- **Pflichtaufgaben**:
1. Gib bitte den Abschnitt aus dem Text über das Springen mit dem Mountainbike zwischen "Und die gute" und "Knackpunkt: der Erwartungshaltung." einschließlich wortgetreu zurück.
2. Tippe aus den Datensätzen die Zeilen zwischen der Zeile mit "Within (107,125) |" und dem Ende der Datensätze einschließlich unverändert ab, und nur diese.

*** Vorliegender Text

Zuerst die schlechte Nachricht: Motorisches Lernen funktioniert nur in jungen Jahren gut. Genauer gesagt im Alter zwischen 8 und 12 Jahren, denn dann ist die Plastizität des Gehirns hoch, und der Mensch lernt, so die Wissenschaft, neue Bewegungsmuster schneller. Mehr noch: Auch die neuronalen Verknüpfungen gelingen schneller, die Muskulatur ist flexibler und die Motivation zum unermüdlichen Üben höher. Prominente Beispiele sind Jackson Goldstone, Brandon Semenuk oder Peter Henke. Sie lernten das Springen mit dem Mountainbike gleich nach dem aufrechten Gang – und verbrachten jede freie Minute auf den Sprunghügeln – ein weiterer Faktor: Zeit zum Üben.
Und die gute Nachricht? Die gute Nachricht: Auch im Alter kann man noch neue Bewegungen lernen. Voilà! Wer also das magische Lernalter längst überschritten hat, muss trotzdem nicht aufs Springen verzichten. Airtime ist möglich, wenn auch mit etwas mehr Aufwand, und damit sind wir schon beim ersten Knackpunkt: der Erwartungshaltung.
Kade Edwards stürzt über 20-Meter-Sprünge, Adolf Silva dreht Backflips über Motocross-Distanzen, Clemens Kaudela springt in den Himmel – wir werden mit Superlativen bombardiert. Insta, Facebook, Internetseiten, Magazine (auch FREERIDE) zeigen ständig die ultimative Airtime und machen dem Hobby-Freerider unmissverständlich klar: Die können es, Du nicht! Die Bilder wecken Begehrlichkeiten, die Realität dagegen frustriert. Zum Beispiel im Bikepark, wenn andere Biker lässig über Sprünge segeln, man es selbst aber nicht mal in die Landung schafft.
"Völliger Quatsch", sagt Fahrtechniktrainer Stefan Herrmann. "Diese Vergleiche machen nicht nur unglücklich, sie sind auch an den Haaren herbeigezogen. Denn ob Profis oder andere Parkbiker – sie haben nichts mit Dir zu tun! Denk' dran: Du weißt nicht wie talentiert der andere ist und wie hart er trainiert hat." Deshalb Herrmanns Tipp: “Konzentriere Dich ausschließlich auf Dich selbst, Deine Lernvoraussetzungen, Deine Vorkenntnisse, Deine Möglichkeiten.”

******
*** Übungsdaten

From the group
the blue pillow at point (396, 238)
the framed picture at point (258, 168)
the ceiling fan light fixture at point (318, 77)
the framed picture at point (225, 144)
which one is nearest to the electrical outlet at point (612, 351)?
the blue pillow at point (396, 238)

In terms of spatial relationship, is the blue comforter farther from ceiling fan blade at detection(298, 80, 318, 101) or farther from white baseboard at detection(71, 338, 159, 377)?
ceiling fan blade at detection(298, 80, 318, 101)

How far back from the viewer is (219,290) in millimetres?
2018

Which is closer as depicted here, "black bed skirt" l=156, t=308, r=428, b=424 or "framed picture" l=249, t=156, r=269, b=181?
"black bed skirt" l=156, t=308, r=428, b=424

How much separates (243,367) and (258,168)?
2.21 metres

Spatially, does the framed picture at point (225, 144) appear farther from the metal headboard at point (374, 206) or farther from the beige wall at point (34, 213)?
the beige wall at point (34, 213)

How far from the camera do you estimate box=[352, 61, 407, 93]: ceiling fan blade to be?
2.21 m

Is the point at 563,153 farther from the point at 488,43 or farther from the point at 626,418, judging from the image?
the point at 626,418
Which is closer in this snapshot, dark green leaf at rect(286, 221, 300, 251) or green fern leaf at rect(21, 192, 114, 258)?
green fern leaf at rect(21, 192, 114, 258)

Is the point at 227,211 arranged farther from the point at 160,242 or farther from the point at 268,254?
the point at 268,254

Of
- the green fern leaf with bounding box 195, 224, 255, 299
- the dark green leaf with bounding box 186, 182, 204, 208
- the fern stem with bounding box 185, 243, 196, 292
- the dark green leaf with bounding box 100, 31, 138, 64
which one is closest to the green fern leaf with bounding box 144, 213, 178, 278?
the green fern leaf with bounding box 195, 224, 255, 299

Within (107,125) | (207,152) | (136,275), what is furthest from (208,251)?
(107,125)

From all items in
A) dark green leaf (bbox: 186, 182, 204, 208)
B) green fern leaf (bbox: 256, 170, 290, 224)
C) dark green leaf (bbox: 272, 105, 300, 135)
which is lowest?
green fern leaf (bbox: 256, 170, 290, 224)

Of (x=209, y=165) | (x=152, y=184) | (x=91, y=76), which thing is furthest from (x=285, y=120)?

******

- **Vollständige Antworten**:
1.
Und die gute Nachricht? Die gute Nachricht: Auch im Alter kann man noch neue Bewegungen lernen. Voilà! Wer also das magische Lernalter längst überschritten hat, muss trotzdem nicht aufs Springen verzichten. Airtime ist möglich, wenn auch mit etwas mehr Aufwand, und damit sind wir schon beim ersten Knackpunkt: der Erwartungshaltung.

2.
Within (107,125) | (207,152) | (136,275), what is furthest from (208,251)?
(107,125)

From all items in
A) dark green leaf (bbox: 186, 182, 204, 208)
B) green fern leaf (bbox: 256, 170, 290, 224)
C) dark green leaf (bbox: 272, 105, 300, 135)
which is lowest?
green fern leaf (bbox: 256, 170, 290, 224)

Of (x=209, y=165) | (x=152, y=184) | (x=91, y=76), which thing is furthest from (x=285, y=120)?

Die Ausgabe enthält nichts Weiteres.